THE EXERCISE –
Turn every line of the records below into a numbered list, leaving out the blank lines.
-- START SUPPLIED MATERIAL --
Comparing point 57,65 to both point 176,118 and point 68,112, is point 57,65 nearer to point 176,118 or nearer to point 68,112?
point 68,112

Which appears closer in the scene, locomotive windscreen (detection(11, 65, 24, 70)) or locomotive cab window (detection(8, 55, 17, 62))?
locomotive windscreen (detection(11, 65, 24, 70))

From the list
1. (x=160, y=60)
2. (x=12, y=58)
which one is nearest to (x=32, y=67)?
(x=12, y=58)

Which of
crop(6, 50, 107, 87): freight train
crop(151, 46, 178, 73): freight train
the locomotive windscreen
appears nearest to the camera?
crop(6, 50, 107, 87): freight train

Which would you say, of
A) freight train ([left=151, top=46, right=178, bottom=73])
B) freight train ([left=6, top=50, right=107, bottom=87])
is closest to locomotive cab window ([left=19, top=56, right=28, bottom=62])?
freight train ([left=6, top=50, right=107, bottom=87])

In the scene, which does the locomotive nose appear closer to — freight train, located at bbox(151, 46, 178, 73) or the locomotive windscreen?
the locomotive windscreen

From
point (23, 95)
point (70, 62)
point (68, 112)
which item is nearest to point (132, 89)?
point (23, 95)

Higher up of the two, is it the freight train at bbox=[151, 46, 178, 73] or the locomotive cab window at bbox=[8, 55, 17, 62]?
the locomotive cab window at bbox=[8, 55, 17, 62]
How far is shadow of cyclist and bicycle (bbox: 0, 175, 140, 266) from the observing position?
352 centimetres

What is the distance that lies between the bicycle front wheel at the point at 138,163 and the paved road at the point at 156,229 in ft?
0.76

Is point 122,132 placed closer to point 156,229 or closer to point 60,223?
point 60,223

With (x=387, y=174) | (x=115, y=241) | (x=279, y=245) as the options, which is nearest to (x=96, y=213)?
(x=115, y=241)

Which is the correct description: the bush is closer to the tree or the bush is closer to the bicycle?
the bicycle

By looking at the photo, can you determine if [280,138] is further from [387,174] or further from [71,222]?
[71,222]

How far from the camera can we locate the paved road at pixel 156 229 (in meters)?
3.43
-- END SUPPLIED MATERIAL --
EXERCISE SOLUTION –
1. Comparing point 57,65 to both point 176,118 and point 68,112, is point 57,65 nearer to point 176,118 or nearer to point 68,112?
2. point 68,112
3. Which appears closer in the scene, locomotive windscreen (detection(11, 65, 24, 70)) or locomotive cab window (detection(8, 55, 17, 62))?
4. locomotive windscreen (detection(11, 65, 24, 70))
5. From the list
6. 1. (x=160, y=60)
7. 2. (x=12, y=58)
8. which one is nearest to (x=32, y=67)?
9. (x=12, y=58)
10. Which of
11. crop(6, 50, 107, 87): freight train
12. crop(151, 46, 178, 73): freight train
13. the locomotive windscreen
14. appears nearest to the camera?
15. crop(6, 50, 107, 87): freight train
16. Which would you say, of
17. A) freight train ([left=151, top=46, right=178, bottom=73])
18. B) freight train ([left=6, top=50, right=107, bottom=87])
19. is closest to locomotive cab window ([left=19, top=56, right=28, bottom=62])?
20. freight train ([left=6, top=50, right=107, bottom=87])
21. In the scene, which does the locomotive nose appear closer to — freight train, located at bbox(151, 46, 178, 73) or the locomotive windscreen?
22. the locomotive windscreen
23. From
24. point (23, 95)
25. point (70, 62)
26. point (68, 112)
27. which item is nearest to point (132, 89)?
28. point (23, 95)
29. Higher up of the two, is it the freight train at bbox=[151, 46, 178, 73] or the locomotive cab window at bbox=[8, 55, 17, 62]?
30. the locomotive cab window at bbox=[8, 55, 17, 62]
31. How far is shadow of cyclist and bicycle (bbox: 0, 175, 140, 266) from the observing position?
32. 352 centimetres
33. What is the distance that lies between the bicycle front wheel at the point at 138,163 and the paved road at the point at 156,229 in ft?
34. 0.76
35. Is point 122,132 placed closer to point 156,229 or closer to point 60,223?
36. point 60,223
37. With (x=387, y=174) | (x=115, y=241) | (x=279, y=245) as the options, which is nearest to (x=96, y=213)?
38. (x=115, y=241)
39. Which is the correct description: the bush is closer to the tree or the bush is closer to the bicycle?
40. the bicycle
41. By looking at the photo, can you determine if [280,138] is further from [387,174] or further from [71,222]?
42. [71,222]
43. How far from the camera can we locate the paved road at pixel 156 229 (in meters)?
44. 3.43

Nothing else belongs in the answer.